*Activity*: Go through the data underneath and copy every line exactly.

*Available records*:
----------------------------------------

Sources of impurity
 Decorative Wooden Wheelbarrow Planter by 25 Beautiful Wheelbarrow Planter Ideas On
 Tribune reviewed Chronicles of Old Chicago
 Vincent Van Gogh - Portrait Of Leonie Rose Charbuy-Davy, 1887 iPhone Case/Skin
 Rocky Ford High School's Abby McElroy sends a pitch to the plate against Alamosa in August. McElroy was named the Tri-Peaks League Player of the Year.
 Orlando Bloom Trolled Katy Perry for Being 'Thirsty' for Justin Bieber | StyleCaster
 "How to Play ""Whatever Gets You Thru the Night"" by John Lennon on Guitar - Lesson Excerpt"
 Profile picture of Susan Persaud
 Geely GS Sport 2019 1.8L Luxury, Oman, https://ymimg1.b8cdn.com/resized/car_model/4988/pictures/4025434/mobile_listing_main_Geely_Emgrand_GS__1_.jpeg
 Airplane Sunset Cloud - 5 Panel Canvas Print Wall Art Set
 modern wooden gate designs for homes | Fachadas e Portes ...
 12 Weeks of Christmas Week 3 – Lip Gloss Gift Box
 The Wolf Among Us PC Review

----------------------------------------

*Task result*:
Sources of impurity
 Decorative Wooden Wheelbarrow Planter by 25 Beautiful Wheelbarrow Planter Ideas On
 Tribune reviewed Chronicles of Old Chicago
 Vincent Van Gogh - Portrait Of Leonie Rose Charbuy-Davy, 1887 iPhone Case/Skin
 Rocky Ford High School's Abby McElroy sends a pitch to the plate against Alamosa in August. McElroy was named the Tri-Peaks League Player of the Year.
 Orlando Bloom Trolled Katy Perry for Being 'Thirsty' for Justin Bieber | StyleCaster
 "How to Play ""Whatever Gets You Thru the Night"" by John Lennon on Guitar - Lesson Excerpt"
 Profile picture of Susan Persaud
 Geely GS Sport 2019 1.8L Luxury, Oman, https://ymimg1.b8cdn.com/resized/car_model/4988/pictures/4025434/mobile_listing_main_Geely_Emgrand_GS__1_.jpeg
 Airplane Sunset Cloud - 5 Panel Canvas Print Wall Art Set
 modern wooden gate designs for homes | Fachadas e Portes ...
 12 Weeks of Christmas Week 3 – Lip Gloss Gift Box
 The Wolf Among Us PC Review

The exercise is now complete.